Active in SSR, Dr. Pate has served as Program Chair, Director, Secretary, President and on numerous committees, and received the Distinguished Service Award from SSR in 2011.

She co-chaired the Organizing Committee of the Inaugural World Congress on Reproductive Biology held in Hawaii in 2008 and was a member of the Organizing Committee of the International Ruminant Reproduction Symposium.

Four of Dr.

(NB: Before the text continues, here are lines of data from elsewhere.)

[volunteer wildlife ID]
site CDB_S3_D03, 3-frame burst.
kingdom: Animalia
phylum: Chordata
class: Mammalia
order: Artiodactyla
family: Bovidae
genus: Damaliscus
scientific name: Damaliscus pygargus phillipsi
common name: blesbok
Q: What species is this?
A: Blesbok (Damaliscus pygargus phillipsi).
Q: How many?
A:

Pate's students offered letters of support in nomination of this award. Camilla H.K. Hughes, Ph.D., explained why she felt Dr. Pate was worthy. “Dr. Pate holds her students to the most rigorous of scientific standards, while allowing us freedom to pursue the research questions that interest us. She places high value on being available to us, making it clear that she values us over her other commitments. Most importantly, she has an infectious passion and enthusiasm for science that she passes on to all her students, inspiring us to engage, learn, and discover… Dr. Pate’s passion for science, her kindness, her unique ability to see and understand what each individual student needs, and her uncompromising sense of scientific rigor together make her a truly exceptional mentor.”

Hughes has begun a postdoc at Université de Montréal, studying the ovarian reserve of follicles.

Dr. Pate has been involved in undergraduate and graduate teaching throughout her career, including development of study abroad programs to Australia and the Azores, and has received numerous teaching awards.

Widely published, she has spoken at universities throughout the United States and at symposia around the world, traveling to every continent except Antarctica.